Big Hero 6
This is a fantastic movie dealing with love, friendship and the true meaning of life. See it.
Let me go out on an early limb and say that Big Hero 6 will duke it out with The Lego Movie for this year’s best animated Oscar winner. Without describing the plot, this is an adult film wrapped in a children’s story much like Disney’s historic Bambi (1942) and Finding Nemo (2003). It also joins Wall-E (2008) and Up (2009) as animated films that touch an emotional vein that transcends the enjoyment of children.
As an example, I went to see Big 6 Hero with my son and his two children, Connor and Calin. I am 67, Chris is in his 40’s and the kids are 16 and 13. We all loved the film, and that covers generations spanning over 50 years. Rejecting the possibility that my family completely lacks artistic merit, that should tell you something about the film itself.

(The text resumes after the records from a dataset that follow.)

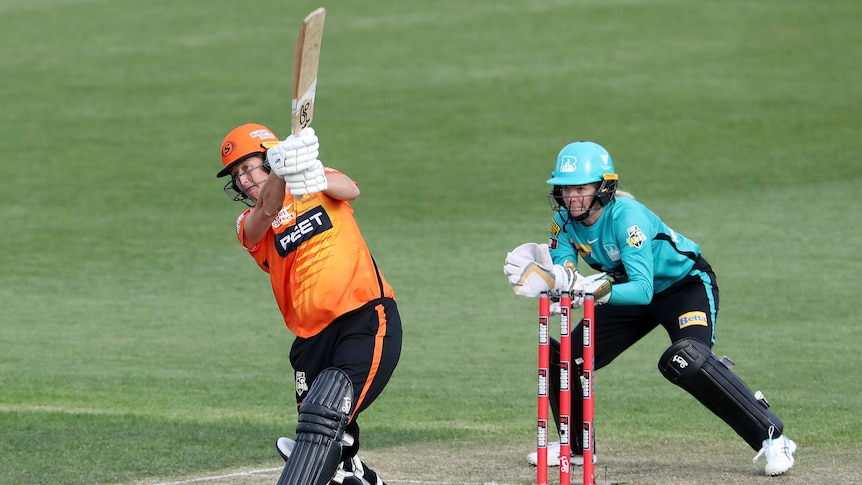 Perth Scorchers batter Sophie Devine completes her swing during the WBBL game against the Brisbane Heat.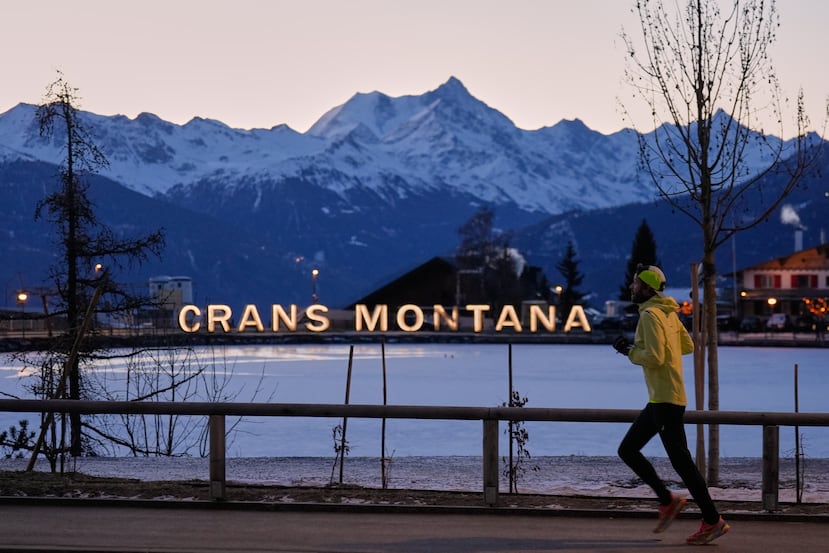 Un hombre corre a primera hora de la mañana en Crans-Montana, Alpes suizos, Suiza, el sábado 3 de enero de 2026, donde un devastador incendio en el bar Le Constellation dejó muertos y heridos durante las celebraciones de Año Nuevo. (Foto AP/Baz Ratner)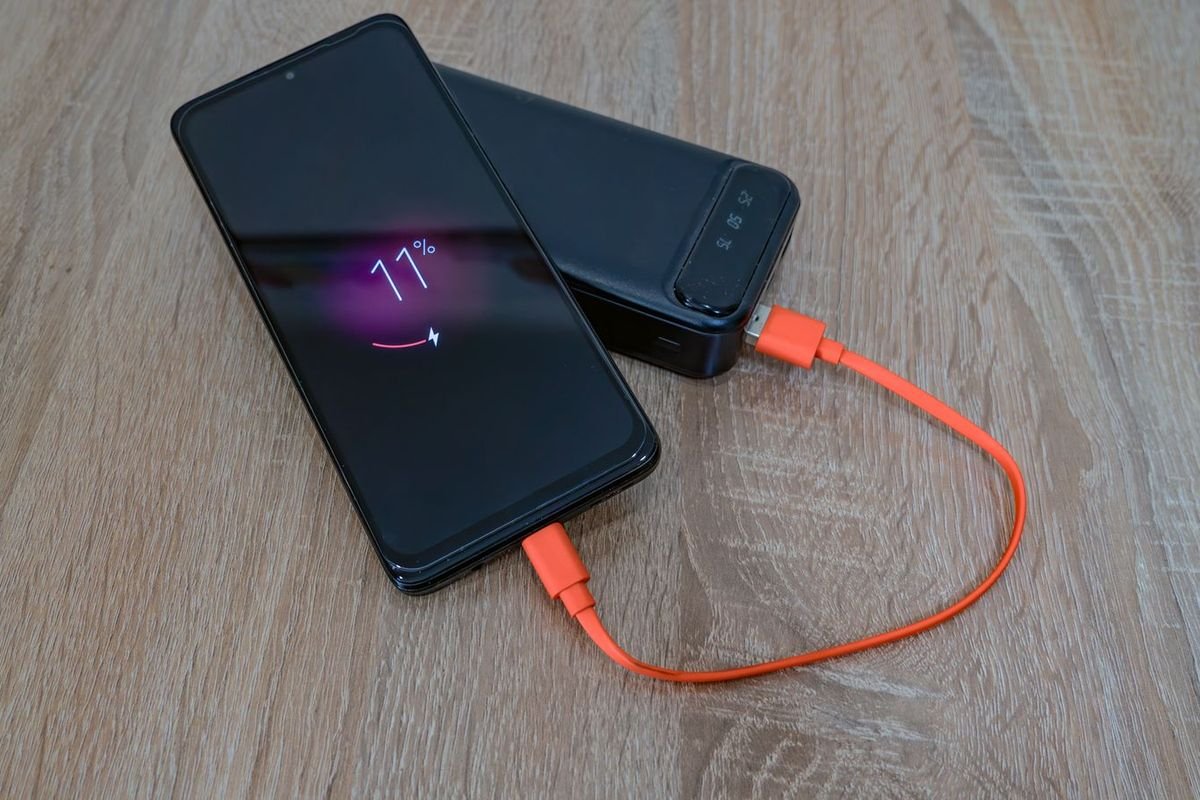 Smartphone charging from a power bank (representative photo, not the exact product)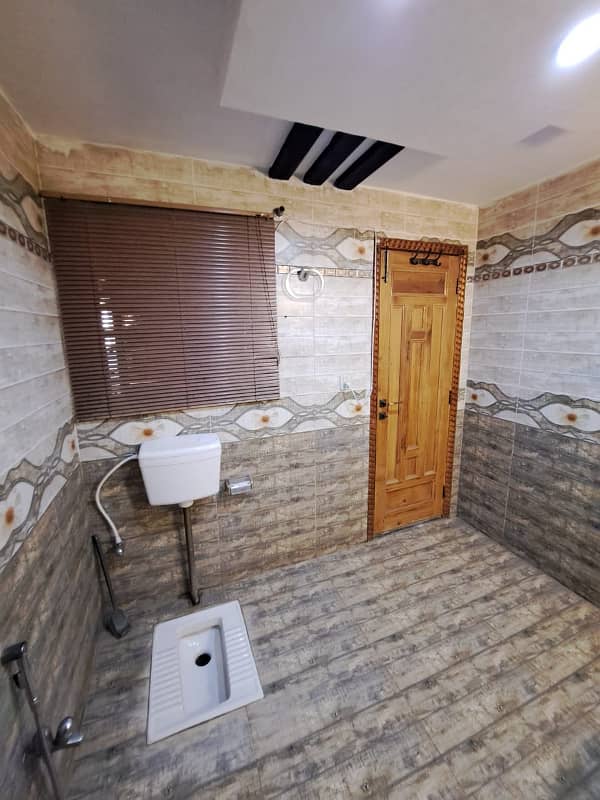 Luxurious 5-Bedroom House for Rent in Overseas B Block - PKR 120,000/Month 3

The movie centers on a robot named Baymax, and he looks like a giant Pillsbury Doughboy. Designed by an inventive lad to analyze illnesses in humans and then provide the best medication, he has a heart of pure gold.
When his young creator, Tadashi, dies suddenly in a tragic fire, his brother, Hiro, becomes Baymax’ companion. The story focuses on Hiro’s attempt to find those responsible for his brother’s death, and he is joined by a team of high-tech friends who you will find as endearing as those in The Incredibles (2004).
Hiro’s friends go by the names of Go Go, Wasabi and Honey Lemon, and they are one immensely likeable crew. Teaming with Baymax, they become involved in a dangerous adventure, and be prepared for an ending that will cause you to have the same reaction as when Bambi lost his mother.
It is also worth noting that Big Hero 6 confines its action to the San Francisco area, and the cinematography is spectacular. The City of San Fran has been recreated to near perfection, and the animation reflects everything from Chinatown to views of Alcatraz.
Finally, do yourself a favor and get to the movie on time. There is a completely delightful short animated lead-in called Feast, which describes a man’s life seen through the eyes of his loveable little dog, Winston. Everything focuses on the young canine’s eating habits, and it is doubtful that anyone has ever had a pet of any size that was a more voracious eater.